A esperança é a última que morre, isso não quer dizer que ela é imortal. Na pacata cidade de Naim está uma jovem senhora viúva e agora com a esperança que lhe restava - seu único filho - dentro de um caixão, sendo conduzido ao enterro.
A base de calmantes ela seguia com passos lentos olhando fixamente para o garoto, não lhe bastando os sofrimentos do passado e do pesente, pensava no futuro de solidão e descaso que a esperava.

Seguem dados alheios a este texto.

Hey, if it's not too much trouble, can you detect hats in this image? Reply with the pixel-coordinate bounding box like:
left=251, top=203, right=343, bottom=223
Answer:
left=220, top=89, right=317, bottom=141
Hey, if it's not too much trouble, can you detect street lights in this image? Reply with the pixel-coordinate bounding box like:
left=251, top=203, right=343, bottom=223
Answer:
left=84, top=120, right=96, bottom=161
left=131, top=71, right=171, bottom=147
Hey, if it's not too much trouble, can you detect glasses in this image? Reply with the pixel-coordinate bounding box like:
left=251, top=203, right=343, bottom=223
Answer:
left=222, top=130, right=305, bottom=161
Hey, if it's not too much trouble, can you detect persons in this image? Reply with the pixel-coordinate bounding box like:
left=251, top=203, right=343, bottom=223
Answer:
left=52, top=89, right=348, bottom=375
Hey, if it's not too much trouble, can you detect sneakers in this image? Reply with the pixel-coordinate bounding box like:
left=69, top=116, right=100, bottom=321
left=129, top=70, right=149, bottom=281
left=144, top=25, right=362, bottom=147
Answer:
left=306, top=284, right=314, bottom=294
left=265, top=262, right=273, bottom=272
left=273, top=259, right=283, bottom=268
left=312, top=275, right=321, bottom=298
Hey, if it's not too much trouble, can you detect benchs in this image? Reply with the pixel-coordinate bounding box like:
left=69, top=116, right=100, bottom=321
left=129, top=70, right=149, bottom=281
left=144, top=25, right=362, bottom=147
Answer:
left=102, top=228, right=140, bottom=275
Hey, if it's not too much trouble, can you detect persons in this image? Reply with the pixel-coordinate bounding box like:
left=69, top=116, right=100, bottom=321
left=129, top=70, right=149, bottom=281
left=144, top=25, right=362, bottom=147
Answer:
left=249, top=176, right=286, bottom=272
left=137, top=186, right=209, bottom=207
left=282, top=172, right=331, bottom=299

Com tudo isso, ela ver agora entrar na cidade um grupo de pessoas lideradas por um jovem simpático - O Mestre - que lhe diz: "Não, chores", movido de íntima compaixão, Ele era o único alí, acredite, que tinha autoridade para dizer a ela que não chorasse e mau sabia ela que por traz daquele rosto piedoso e simples havia todo o poder.
Com simplicidade o Mestre toca o esquife e diz ao rapaz, "Eu te tigo: Levanta-te" e logo levantou surpreendendo os presentes e a mulher que agora não sabia se sorria ou se chorava, se decidiu chorar foi de alegria e gratidão. O Mestre continuou sua caminhada, sabia Ele que devia entregar a sua vida em breve por amor de muitos, inclusive daquela viúva e daquele jovem, Ele se foi mas a sua imagem ficou cravada no coração daquela mulher até o último dia da sua vida. Não é dessa vez que o sacerdote vai completar o cortejo fúnebre, não dessa vez!
E se você acha que até a esperaça decidiu te abandonar, saiba que Cristo poderá trazê-la de volta , e muito mais...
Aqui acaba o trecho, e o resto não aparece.